Bounds and Code Constructions for Partially Defect Memory Cells

TL;DR

This paper introduces a new coding scheme for partially stuck memory cells that improves data masking and error correction, along with theoretical bounds that demonstrate its advantages over previous methods.

Contribution

It generalizes existing masking codes to include error correction and derives bounds showing the effectiveness of the new constructions.

Findings

New code construction for masking and error correction in partially stuck cells

The new construction achieves higher rates than previous methods for many parameters

Numerical analysis shows the new codes outperform Gilbert-Varshamov bounds in certain cases

Abstract

This paper considers coding for so-called partially stuck memory cells. Such memory cells can only store partial information as some of their levels cannot be used due to, e.g., wear out. First, we present a new code construction for masking such partially stuck cells while additionally correcting errors. This construction (for cells with $q >2$ levels) is achieved by generalizing an existing masking-only construction in [1] (based on binary codes) to correct errors as well. Compared to previous constructions in [2], our new construction achieves larger rates for many sets of parameters. Second, we derive a sphere-packing (any number of $u$ partially stuck cells) and a Gilbert-Varshamov bound ($u<q$ partially stuck cells) for codes that can mask a certain number of partially stuck cells and correct errors additionally. A numerical comparison between the new bounds and our previous construction of PSMCs for the case $u<q$ in [2] shows that our construction lies above the Gilbert-Varshamov-like bound for several code parameters.
═══
Answer these questions about the page on partially defect memory cells.
1. According to the abstract, what is given as an example cause of some cell levels becoming unusable?
2. According to the Contribution section, what do the new constructions add to existing masking codes?
3. For what number of partially stuck cells is the Gilbert-Varshamov bound derived?

(Saved data entries)
═══
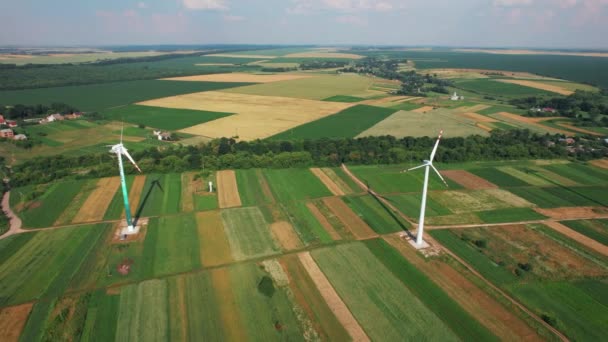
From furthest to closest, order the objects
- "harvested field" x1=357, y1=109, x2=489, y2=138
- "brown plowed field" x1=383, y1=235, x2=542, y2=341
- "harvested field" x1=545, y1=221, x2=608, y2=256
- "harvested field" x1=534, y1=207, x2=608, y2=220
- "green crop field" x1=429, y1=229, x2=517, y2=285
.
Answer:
═══
* _Result_:
1. Wear out.
2. Error correction.
3. Fewer than q partially stuck cells (u < q).